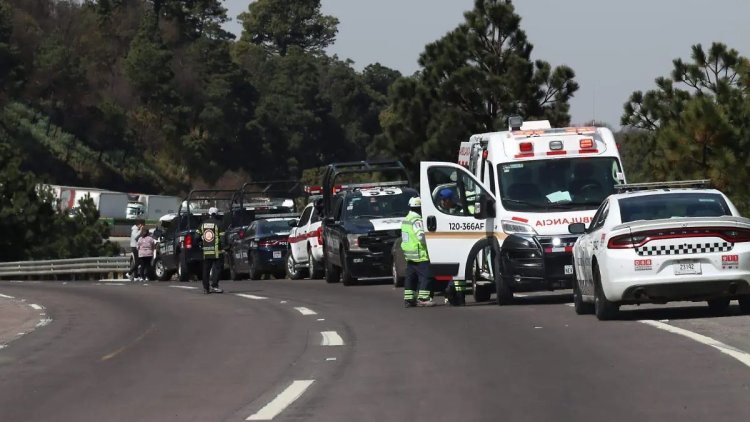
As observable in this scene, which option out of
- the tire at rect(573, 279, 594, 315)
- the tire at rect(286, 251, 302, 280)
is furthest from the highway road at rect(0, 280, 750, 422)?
the tire at rect(286, 251, 302, 280)

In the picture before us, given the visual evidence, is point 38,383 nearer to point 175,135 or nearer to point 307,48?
point 175,135

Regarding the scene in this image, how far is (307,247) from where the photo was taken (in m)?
35.9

————————

TASK DETAILS: Copy all of the material above word for word, leaving out the pictures.

WRITTEN REPLY:
As observable in this scene, which option out of
- the tire at rect(573, 279, 594, 315)
- the tire at rect(286, 251, 302, 280)
is furthest from the highway road at rect(0, 280, 750, 422)?
the tire at rect(286, 251, 302, 280)

In the picture before us, given the visual evidence, is point 38,383 nearer to point 175,135 or nearer to point 307,48?
point 175,135

Regarding the scene in this image, how far is (307,247) from where the photo was taken (in m)?
35.9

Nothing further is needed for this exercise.